US President Donald Trump (L) and China's President Xi Jinping attend a business leaders event inside the Great Hall of the People in Beijing on November 9, 2017. Donald Trump urged Chinese leader Xi Jinping to work 'hard' and act fast to help resolve the North Korean nuclear crisis, during …

Commerce Secretary Wilbur Ross reaffirmed Tuesday that if China cannot make a deal with the U.S. at a Mar-a-Lago summit between their presidents, then tariff increases on China will resume.

Ross praised U.S. economic successes under the Trump administration as he spoke to members of the National Governors Association and Chamber of Commerce at a summit in D.C. 
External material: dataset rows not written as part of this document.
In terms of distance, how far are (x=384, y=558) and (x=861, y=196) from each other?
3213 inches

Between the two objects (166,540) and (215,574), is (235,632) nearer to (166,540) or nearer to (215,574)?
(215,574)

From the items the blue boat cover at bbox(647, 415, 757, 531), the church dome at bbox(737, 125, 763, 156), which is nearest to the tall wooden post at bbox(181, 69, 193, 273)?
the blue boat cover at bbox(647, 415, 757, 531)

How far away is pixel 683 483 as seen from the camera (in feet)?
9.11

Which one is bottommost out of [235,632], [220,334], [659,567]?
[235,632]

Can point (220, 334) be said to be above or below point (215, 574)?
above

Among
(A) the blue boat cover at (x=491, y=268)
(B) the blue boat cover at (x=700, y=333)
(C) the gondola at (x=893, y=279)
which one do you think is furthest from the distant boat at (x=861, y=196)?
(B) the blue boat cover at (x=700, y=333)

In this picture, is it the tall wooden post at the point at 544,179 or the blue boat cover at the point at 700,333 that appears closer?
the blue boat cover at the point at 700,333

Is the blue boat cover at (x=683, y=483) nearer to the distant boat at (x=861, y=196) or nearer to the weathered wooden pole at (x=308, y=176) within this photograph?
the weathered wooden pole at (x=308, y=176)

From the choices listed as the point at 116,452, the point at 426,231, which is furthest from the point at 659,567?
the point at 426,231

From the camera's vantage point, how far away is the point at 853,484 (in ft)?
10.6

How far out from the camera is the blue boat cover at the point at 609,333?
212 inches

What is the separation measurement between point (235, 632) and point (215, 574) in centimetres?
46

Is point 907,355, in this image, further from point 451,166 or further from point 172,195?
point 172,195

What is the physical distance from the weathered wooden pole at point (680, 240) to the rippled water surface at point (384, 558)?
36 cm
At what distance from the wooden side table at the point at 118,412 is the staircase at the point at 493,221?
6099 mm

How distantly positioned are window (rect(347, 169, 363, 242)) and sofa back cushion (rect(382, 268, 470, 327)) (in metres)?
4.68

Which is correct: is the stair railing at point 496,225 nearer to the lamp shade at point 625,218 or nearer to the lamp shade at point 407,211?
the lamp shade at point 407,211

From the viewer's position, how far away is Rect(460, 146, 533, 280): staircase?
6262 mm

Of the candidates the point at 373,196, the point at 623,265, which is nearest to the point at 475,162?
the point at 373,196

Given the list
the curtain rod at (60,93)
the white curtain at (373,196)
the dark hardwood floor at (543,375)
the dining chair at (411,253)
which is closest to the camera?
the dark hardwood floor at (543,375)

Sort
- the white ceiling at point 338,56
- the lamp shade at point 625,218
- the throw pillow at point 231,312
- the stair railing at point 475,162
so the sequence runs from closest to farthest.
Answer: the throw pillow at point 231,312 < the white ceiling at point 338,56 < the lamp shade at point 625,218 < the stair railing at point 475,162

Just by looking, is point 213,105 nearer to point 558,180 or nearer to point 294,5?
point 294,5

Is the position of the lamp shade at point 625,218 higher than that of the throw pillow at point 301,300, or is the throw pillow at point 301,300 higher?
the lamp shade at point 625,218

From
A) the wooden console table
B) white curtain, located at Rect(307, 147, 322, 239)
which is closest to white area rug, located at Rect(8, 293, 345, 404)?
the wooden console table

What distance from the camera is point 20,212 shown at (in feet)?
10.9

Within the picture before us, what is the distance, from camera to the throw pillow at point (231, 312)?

“Now — more than ever before — America is open for business,” said Ross. “For those companies that are producing products in the United States, we are diligently working at creating a level playing field and a system of reciprocal trade that will enable you to sell more products everywhere in the world.”

The secretary promoted “a virtuous cycle of economic growth” in the U.S. economy. He cited nearly half a million new manufacturing jobs since President Donald Trump took office, the highest in more than two decades. 

“Optimism among U.S. manufacturers — as measured by the National Association of Manufacturers — has never been higher, reaching a record 92.4 percent in 2018,” he said before highlighting a GDP growth rate some predicted could not happen just a few years ago.

The secretary went on listing economic accomplishments under the Trump administration as well as the new U.S.-Mexico-Canada Trade Agreement (USMCA) to replace NAFTA and high hopes for and progress in negotiations with China toward a trade agreement.

“Our negotiations with China have already addressed many of the outstanding issues we face with them. So, President Trump is willing to extend a bit the deadline on tariffs to see whether we can achieve an enforceable agreement in an ultimate session at Mar-a-Lago,” said Ross.

He added that if they do not forge an agreement at such a Trump-Xi summit then the U.S. “will go forward with the original plan to raise tariffs on $200 billion of imports from 10 percent to 25 percent. And, meanwhile, the 25 percent tariff on $50 billion in Chinese imports will remain in place.”